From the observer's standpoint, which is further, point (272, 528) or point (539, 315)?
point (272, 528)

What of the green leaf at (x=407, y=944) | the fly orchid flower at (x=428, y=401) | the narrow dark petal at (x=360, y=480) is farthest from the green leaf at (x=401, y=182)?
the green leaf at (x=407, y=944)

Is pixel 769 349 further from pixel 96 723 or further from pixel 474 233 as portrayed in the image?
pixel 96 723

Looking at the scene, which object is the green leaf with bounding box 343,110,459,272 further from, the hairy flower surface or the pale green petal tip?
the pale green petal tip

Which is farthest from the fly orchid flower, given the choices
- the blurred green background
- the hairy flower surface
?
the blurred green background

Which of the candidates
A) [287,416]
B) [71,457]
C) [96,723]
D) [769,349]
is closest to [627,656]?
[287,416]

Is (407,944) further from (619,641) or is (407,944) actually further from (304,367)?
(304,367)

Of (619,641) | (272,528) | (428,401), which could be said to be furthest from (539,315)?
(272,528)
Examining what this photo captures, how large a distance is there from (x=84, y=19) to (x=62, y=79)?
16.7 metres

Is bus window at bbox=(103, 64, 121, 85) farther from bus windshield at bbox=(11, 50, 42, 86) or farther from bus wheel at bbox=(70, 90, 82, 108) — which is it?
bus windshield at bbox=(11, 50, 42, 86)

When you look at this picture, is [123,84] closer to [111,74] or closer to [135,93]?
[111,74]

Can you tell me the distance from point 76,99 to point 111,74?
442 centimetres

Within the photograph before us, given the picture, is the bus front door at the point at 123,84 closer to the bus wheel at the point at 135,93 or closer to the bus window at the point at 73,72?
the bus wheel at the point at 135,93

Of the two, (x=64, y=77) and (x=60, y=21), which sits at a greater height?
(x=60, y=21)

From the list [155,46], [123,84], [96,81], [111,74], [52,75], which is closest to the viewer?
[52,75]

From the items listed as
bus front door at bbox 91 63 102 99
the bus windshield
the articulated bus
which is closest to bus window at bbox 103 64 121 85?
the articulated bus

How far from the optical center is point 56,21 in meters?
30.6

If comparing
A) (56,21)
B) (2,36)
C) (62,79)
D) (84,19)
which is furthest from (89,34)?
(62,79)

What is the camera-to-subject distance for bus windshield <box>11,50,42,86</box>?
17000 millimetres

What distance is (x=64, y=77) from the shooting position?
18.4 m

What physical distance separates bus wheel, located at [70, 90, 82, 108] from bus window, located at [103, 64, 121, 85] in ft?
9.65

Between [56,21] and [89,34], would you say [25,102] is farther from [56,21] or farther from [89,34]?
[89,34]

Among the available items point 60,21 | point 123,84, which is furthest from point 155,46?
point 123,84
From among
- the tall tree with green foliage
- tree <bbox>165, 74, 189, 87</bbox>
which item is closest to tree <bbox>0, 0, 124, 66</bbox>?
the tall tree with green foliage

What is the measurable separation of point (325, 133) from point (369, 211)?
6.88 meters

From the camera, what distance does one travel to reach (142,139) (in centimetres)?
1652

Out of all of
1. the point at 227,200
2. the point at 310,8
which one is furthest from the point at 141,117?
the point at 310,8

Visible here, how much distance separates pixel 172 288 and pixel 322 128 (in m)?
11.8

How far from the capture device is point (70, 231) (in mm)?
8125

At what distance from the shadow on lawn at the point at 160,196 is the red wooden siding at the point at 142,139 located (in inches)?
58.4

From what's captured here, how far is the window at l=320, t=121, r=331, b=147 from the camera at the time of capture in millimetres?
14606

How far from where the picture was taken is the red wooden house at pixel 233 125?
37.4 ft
******
§ **TO DO**
Can you write out the listing again from the line containing "How far from the capture" through its last line, keeping every line, and add 37 to each distance figure in the answers?

§ **THE RESULT**
How far from the capture device is point (70, 231) (in mm)?
8162

At what distance from the shadow on lawn at the point at 160,196 is the red wooden siding at the point at 142,139 located (in inches)?
95.4

From what's captured here, how far is the window at l=320, t=121, r=331, b=147 from the camera at the time of capture in millimetres?
14643

How far from where the picture was taken is the red wooden house at pixel 233 125?
74.4 ft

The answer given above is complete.